### Written instruction
Write out, word for word, the part of the Cyprus ceasefire report that runs from "In Cyprus the" up to and including "Nicosia (2 shots)".

### Text block
□ □ □
In Cyprus the ceasefire agreement signed in Geneva on Tuesday (30 July) seems to be working.
GV Nicosia street with shops hut
CU Damaged bannet of car
SV Troops looking in shop window
GV Nicosia street scene with busy pavements (2 shots)
CU Clerides interviewed
SVs Turkish militia on patrol in Nicosia (2 shots)
SV People at pavement cafe (2 shots)
SV Man lifts shutters on shop window
CU Denktash interviewed
CLERIDES: "Now, under the Treaty of Guarantee the Turkish Government... or Turkey...has he right to intervene for certain purposes; and one of those purposes was to restore constitutional order. Once the constitutional order is restored by an agreement reached by all the interested parties the Turkish Order has no legal right to maintain those forces in Cyprus."
BIERMAN: "Should they have had the right to intervene in the first place?"
CLERIDES: "Well, i have always had reservations on the validity of those treaties. But it would be now a rather theoretical discussing on whether they had the right to intervene militarily or not."
REPORTER: "Do you think that the prcent circumstances will result in a partition of the island?"
□ □ □
### Data rows

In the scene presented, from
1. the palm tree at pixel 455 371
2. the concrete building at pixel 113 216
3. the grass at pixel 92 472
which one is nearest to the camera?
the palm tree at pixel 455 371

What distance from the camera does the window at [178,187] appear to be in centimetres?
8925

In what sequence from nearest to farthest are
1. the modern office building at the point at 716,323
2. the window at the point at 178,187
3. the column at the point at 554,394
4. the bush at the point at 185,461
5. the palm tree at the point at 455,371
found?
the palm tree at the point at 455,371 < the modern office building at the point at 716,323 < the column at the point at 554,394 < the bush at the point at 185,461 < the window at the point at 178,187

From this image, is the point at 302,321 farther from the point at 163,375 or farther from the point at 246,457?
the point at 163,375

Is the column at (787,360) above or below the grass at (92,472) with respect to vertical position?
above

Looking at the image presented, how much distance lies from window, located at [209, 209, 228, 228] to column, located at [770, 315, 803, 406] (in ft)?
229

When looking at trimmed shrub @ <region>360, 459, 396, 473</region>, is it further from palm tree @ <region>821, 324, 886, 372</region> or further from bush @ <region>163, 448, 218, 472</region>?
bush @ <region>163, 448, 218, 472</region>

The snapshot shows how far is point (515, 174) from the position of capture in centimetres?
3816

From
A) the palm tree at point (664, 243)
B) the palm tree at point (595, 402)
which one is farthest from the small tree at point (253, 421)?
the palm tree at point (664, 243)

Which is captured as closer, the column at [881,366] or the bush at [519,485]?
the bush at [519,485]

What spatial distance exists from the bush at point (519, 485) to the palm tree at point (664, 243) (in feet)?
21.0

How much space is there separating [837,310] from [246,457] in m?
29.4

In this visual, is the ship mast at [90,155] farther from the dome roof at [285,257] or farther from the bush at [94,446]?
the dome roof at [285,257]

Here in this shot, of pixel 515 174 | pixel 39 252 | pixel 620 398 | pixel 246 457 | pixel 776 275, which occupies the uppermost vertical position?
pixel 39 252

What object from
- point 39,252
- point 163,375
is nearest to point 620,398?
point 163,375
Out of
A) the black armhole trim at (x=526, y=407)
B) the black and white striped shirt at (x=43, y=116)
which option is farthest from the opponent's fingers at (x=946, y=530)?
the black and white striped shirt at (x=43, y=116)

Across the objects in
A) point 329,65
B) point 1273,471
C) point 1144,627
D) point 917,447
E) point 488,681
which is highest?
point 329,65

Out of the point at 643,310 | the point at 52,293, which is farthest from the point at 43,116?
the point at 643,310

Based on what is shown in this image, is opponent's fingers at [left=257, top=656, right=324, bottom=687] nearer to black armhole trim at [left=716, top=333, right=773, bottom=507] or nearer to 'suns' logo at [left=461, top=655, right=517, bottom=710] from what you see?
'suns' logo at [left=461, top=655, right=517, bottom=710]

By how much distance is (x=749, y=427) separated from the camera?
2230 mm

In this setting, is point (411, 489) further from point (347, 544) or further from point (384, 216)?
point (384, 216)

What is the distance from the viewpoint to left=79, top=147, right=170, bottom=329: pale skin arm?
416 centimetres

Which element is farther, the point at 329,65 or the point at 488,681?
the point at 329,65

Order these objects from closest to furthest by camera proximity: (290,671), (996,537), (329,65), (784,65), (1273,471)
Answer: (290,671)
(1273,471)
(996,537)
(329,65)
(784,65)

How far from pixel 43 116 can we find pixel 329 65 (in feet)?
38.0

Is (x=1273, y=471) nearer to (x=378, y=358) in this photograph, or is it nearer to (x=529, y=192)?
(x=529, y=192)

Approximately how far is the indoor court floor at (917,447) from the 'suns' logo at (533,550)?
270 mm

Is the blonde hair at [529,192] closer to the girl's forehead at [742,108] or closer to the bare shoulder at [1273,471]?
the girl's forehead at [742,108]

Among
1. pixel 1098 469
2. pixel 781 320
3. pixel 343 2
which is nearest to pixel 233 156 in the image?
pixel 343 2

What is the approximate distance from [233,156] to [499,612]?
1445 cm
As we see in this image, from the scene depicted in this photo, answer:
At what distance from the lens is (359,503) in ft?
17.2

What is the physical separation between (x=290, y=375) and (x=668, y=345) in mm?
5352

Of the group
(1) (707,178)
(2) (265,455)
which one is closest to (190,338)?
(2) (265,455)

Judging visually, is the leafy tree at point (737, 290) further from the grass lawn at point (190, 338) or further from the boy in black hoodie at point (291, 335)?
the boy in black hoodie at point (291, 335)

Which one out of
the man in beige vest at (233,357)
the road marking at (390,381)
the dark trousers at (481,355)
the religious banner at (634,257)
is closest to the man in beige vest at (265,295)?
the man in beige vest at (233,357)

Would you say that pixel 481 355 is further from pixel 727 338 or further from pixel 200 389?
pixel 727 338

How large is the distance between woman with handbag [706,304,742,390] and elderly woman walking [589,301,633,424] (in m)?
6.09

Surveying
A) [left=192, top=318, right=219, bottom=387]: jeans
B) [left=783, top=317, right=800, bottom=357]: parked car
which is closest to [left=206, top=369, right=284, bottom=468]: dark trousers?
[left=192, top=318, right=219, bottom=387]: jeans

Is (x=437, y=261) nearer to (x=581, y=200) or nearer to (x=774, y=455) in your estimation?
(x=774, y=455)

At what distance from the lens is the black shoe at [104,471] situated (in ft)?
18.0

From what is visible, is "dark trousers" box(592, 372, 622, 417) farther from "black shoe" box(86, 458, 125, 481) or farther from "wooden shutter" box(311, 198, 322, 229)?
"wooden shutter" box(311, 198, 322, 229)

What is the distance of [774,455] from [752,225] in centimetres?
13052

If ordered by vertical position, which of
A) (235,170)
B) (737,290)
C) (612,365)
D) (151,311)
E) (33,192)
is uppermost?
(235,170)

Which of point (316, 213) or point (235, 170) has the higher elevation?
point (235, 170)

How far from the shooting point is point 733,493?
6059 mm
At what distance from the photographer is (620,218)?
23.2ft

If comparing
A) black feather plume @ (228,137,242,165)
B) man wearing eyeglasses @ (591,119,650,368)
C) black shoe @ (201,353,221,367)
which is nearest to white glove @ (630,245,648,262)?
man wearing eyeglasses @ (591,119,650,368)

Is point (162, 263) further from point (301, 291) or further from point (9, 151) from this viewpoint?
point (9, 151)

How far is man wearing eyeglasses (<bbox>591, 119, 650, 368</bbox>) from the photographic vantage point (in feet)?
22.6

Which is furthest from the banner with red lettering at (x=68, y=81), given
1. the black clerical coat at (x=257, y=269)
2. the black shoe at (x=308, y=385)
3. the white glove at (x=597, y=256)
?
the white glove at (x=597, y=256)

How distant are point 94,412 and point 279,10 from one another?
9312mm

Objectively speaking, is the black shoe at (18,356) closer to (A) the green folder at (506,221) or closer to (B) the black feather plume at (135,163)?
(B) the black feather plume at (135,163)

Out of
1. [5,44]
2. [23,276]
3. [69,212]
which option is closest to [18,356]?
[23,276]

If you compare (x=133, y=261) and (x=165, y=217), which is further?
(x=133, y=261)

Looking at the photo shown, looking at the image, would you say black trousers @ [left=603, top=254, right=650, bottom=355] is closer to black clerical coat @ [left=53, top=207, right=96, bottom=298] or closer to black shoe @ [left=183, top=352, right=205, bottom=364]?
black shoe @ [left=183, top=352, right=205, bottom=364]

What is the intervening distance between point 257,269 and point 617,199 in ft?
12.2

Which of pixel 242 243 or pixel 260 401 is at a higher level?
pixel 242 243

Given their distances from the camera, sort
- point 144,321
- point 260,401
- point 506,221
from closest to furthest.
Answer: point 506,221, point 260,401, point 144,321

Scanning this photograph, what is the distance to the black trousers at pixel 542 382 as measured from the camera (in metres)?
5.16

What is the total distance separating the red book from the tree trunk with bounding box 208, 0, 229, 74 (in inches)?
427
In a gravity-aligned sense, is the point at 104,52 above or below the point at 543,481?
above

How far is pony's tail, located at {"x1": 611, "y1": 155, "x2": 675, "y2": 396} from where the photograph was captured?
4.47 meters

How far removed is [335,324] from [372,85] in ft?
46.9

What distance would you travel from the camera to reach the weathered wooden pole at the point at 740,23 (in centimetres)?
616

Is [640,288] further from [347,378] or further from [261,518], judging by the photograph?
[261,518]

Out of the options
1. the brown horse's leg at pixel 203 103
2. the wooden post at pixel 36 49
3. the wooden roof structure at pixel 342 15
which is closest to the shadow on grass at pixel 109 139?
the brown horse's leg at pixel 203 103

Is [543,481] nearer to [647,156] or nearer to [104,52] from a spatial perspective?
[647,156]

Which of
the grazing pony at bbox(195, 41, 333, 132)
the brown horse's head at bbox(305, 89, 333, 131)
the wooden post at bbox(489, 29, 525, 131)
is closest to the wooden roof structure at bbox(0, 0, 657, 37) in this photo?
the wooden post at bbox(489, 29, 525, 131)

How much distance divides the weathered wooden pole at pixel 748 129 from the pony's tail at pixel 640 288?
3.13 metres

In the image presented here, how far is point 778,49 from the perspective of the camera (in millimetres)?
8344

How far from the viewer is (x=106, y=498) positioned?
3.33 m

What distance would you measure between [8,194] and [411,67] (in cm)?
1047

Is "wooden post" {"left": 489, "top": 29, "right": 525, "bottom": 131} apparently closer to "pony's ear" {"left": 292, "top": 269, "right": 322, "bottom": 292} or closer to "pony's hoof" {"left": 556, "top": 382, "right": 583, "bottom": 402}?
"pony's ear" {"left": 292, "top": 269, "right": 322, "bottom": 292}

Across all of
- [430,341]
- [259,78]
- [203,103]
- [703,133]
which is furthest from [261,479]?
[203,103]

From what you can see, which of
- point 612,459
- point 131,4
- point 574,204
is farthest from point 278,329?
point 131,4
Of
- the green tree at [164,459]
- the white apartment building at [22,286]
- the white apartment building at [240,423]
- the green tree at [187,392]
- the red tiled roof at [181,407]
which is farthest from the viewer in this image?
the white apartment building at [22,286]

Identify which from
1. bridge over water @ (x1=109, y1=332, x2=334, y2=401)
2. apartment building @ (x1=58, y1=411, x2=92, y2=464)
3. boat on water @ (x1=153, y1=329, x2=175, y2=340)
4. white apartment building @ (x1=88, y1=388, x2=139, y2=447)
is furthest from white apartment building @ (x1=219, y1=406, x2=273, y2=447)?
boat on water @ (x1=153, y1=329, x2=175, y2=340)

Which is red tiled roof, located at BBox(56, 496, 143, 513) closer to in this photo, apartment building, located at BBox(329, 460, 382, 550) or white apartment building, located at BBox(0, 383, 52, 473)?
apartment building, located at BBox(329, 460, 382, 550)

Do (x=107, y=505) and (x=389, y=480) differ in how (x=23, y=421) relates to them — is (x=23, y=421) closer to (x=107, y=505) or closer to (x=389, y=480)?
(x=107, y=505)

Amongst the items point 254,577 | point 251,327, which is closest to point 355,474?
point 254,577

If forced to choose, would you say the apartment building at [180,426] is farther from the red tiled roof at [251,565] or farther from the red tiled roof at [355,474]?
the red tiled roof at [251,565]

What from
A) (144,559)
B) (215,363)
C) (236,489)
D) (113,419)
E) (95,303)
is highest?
□ □ □
### Output for this task
In Cyprus the ceasefire agreement signed in Geneva on Tuesday (30 July) seems to be working.
GV Nicosia street with shops hut
CU Damaged bannet of car
SV Troops looking in shop window
GV Nicosia street scene with busy pavements (2 shots)
CU Clerides interviewed
SVs Turkish militia on patrol in Nicosia (2 shots)